EJERCICIO 1:
¿Puedes reescribir en forma de lista breve el párrafo del texto sobre el mihrab de Córdoba que empieza «La pared del mihrab se unta», conservando sus datos principales?
EJERCICIO 2:
¿Puedes continuar el texto sobre el mihrab de Córdoba a partir de su última frase?

La pared del mihrab se unta con perfumes en las purificaciones rituales. Un maestro griego vino de Constantinopla para decorarla y enseñó a sus discípulos cordobeses el arte del mosaico, al que llamaban en árabe fusaifisa . Durante varios años aquel hombre trabajó en el mihrab de la mezquita, y cuando se marchó de regreso a Bizancio los artesanos de Córdoba adiestrados por él concluyeron su obra, dibujando laberintos de vegetaciones abstractas y versículos del Corán con los infinitesimales cubos de pasta vidriada que había enviado al califa al-Hakam el basileus Nicéforo Focas: trescientos veinte quintales de piezas de vidrio azul, blanco, negro, amarillo, verde, púrpura, cubiertas a veces de una delgadísima lámina de oro. Con teselas doradas sobre un fondo azul están hechas las palabras de la escritura coránica que rodean la entrada del mihrab. Las que hay en el interior, a lo largo de la base de la cúpula, están labradas en el mármol, pero su color, ya casi perdido, era también dorado, más brillante aún sobre el rojo del fondo. La luz de las lámparas heriría cegadoramente la superficie calada del mármol y el vidrio y el oro de los mosaicos, húmedos por los perfumes derramados sobre ellos. La luz y la geometría de los arabescos desintegran la impenetrabilidad del muro: «El arabesco permite al vacío entrar en el corazón de la materia, deshacer su opacidad y hacerla transparente a la luz de Dios», escribe Hossain Nasr.
Solo, de espaldas a los otros fieles, el imán está frente al mihrab cuando dirige la oración, y el interior vacío agranda el eco de su voz, que suena en toda la mezquita como si procediera de ese umbral tras el que no hay nada y donde arde una lámpara: de nuevo, como en el alminar, la palabra y la luz se identifican. El Corán dice que la luz de Dios es como un nicho en cuyo interior hay una lámpara, y que la lámpara es un cristal, y el cristal es como una estrella reluciente. La lámpara del mihrab de Córdoba colgaba de una cúpula en forma de concha labrada en un solo bloque de mármol y sustentada sobre un espacio octogonal. Su ámbito desnudo, donde no hay más que luz y palabras pronunciadas o escritas, sugiere la unidad y la invisibilidad de la presencia divina, tan ajena a toda materia o representación que no puede ser simbolizada sino por el absoluto vacío. El mihrab es un santuario desierto, una capilla sin imágenes, una puerta que conduce a un lugar que no es de este mundo, la gruta de las religiones más antiguas y el sanctasanctórum del templo de Salomón, donde dice el Corán que amamantaron los ángeles a la Virgen María. Arrodillado y solo frente a la entrada del mihrab, el imán sentía tal vez que la proximidad de Dios era semejante a la atracción del abismo. Lo deslumbraba la luz y el dédalo de los mosaicos y de las floraciones, y palabras de mármol hipnotizaban su mirada, y cuando alzaba la cabeza del suelo el gran arco de entrada parecía irradiar y elevarse como el disco rojo del sol sobre el horizonte del amanecer. Pero cualquier hombre en cualquier parte puede ser un imán. No hay objetos de culto, y toda la liturgia de la oración se reduce a unos pocos gestos sumarios. La tierra entera es una sola mezquita, y no hay lugar de la naturaleza que no sea sagrado: «Hacia dondequiera que te vuelvas, allí está la cara de Dios».

MATERIAL DE CONSULTA:
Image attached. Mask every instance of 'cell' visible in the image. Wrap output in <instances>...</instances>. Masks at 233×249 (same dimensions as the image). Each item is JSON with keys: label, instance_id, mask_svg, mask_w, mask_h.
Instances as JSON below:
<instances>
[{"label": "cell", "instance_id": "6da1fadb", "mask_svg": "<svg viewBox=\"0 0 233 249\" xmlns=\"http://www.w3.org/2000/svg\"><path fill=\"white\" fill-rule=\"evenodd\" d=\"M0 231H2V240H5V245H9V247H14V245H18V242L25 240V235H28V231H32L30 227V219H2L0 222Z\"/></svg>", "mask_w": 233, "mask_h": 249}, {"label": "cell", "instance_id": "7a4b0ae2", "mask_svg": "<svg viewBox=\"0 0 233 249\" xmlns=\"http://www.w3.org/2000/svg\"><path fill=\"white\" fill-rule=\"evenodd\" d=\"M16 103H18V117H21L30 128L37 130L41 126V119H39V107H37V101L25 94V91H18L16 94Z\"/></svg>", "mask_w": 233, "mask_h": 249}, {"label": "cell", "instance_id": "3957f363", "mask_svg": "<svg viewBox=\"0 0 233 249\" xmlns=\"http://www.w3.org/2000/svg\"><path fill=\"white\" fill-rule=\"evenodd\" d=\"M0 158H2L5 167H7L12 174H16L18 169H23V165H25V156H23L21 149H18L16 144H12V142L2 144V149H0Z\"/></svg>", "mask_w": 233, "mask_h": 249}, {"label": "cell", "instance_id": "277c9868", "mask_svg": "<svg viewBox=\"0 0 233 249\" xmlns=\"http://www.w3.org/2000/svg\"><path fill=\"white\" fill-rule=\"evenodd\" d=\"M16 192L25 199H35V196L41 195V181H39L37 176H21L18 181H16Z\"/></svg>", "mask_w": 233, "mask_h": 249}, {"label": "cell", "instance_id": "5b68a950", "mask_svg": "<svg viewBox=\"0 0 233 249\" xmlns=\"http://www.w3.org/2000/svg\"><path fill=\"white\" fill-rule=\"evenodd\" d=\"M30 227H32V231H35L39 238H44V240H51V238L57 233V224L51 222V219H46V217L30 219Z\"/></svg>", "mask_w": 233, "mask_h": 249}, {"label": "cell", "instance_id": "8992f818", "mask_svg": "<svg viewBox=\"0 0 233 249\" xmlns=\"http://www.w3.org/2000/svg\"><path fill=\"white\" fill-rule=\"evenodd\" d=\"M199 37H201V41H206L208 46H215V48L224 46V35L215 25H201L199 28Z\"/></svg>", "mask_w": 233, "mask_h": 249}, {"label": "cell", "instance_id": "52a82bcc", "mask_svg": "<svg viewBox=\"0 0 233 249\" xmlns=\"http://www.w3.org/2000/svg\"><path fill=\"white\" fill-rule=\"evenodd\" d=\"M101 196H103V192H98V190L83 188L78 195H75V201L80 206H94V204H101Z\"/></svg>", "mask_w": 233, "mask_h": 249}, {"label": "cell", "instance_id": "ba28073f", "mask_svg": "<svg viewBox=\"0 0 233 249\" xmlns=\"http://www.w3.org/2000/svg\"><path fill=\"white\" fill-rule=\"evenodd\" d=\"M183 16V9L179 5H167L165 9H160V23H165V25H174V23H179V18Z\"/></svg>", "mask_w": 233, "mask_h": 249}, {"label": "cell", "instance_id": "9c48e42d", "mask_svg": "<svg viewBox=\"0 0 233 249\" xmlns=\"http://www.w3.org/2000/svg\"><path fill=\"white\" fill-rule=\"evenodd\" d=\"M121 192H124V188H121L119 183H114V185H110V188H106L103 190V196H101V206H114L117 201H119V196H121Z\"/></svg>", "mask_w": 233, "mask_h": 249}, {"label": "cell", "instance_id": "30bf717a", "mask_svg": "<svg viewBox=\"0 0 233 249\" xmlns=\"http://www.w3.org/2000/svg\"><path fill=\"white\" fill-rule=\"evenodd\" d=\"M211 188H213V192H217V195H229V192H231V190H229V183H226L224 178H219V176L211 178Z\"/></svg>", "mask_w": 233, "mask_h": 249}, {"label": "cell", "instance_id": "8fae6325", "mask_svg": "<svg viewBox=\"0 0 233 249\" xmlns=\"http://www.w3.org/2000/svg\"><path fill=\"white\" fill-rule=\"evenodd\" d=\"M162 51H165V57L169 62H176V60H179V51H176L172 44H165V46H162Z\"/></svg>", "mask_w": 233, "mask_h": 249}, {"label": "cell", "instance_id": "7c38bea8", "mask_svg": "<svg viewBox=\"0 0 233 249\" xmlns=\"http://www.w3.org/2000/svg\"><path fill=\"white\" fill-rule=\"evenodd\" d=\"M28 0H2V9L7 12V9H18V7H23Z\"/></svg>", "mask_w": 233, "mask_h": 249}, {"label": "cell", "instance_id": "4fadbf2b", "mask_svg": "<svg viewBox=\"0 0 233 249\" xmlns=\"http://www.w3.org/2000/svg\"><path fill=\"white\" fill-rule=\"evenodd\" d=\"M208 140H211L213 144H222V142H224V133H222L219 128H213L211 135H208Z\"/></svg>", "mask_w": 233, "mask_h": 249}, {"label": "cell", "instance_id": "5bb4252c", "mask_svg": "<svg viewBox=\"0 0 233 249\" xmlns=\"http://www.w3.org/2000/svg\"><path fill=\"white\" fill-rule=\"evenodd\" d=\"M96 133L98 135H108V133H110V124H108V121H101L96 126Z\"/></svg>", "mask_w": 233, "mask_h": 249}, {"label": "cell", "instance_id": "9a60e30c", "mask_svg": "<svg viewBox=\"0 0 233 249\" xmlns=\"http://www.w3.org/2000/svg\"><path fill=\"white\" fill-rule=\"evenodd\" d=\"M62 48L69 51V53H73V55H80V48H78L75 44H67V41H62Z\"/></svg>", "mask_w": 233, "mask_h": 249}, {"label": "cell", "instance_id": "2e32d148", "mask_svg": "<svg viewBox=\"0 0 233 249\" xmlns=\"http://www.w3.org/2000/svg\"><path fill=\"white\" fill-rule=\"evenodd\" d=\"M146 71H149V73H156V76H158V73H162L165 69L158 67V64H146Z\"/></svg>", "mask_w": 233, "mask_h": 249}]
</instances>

RESPUESTA 1:
- En las purificaciones rituales, la pared del mihrab se unta con perfumes.
- La decoró un maestro griego venido de Constantinopla. Enseñó a sus discípulos cordobeses el arte del mosaico, llamado en árabe fusaifisa.
- Trabajó varios años en el mihrab. Cuando regresó a Bizancio, los artesanos de Córdoba terminaron la obra con laberintos de vegetaciones abstractas y versículos del Corán.
- Usaron cubos de pasta vidriada que el basileus Nicéforo Focas envió al califa al-Hakam: trescientos veinte quintales de vidrio azul, blanco, negro, amarillo, verde y púrpura, a veces cubierto de una lámina de oro.
- Las palabras coránicas que rodean la entrada son de teselas doradas sobre fondo azul.
- Las del interior, en la base de la cúpula, están labradas en mármol. Eran doradas sobre fondo rojo, un color hoy casi perdido.
- La luz de las lámparas heriría el mármol calado, el vidrio y el oro, húmedos por los perfumes.
- La luz y los arabescos deshacen la impenetrabilidad del muro. Según Hossain Nasr, el arabesco deja entrar el vacío en la materia y la hace transparente a la luz de Dios.

RESPUESTA 2:
Dos siglos después de la caída del califato de Córdoba, cuando los cristianos tomaron la ciudad, la mezquita fue convertida en catedral y consagrada a la Virgen, pero sólo se le agregaron unas pocas capillas que apenas modificaban su espacio interior. En el siglo XVI, el cabildo solicitó permiso al emperador Carlos I para derribar las naves centrales y elevar sobre ellas el nuevo edificio de la catedral. El emperador, que no había estado nunca en Córdoba, lo concedió, imaginando vagamente que sólo se destruiría una ruina musulmana semejante a tantas otras que aún quedaban en su reino. Sólo cuando viajó a la ciudad y vio con sus propios ojos la mezquita se arrepintió de su error, pero ya era demasiado tarde. Cuentan que dijo a los canónigos, aterrado por la destrucción de la que también él era cómplice: «Yo no sabía qué era esto, pues de haberlo sabido no habría permitido que se tocase lo antiguo, porque hacéis lo que se puede hacer y lo que hay en cualquier parte, y habéis deshecho lo que era singular en el mundo».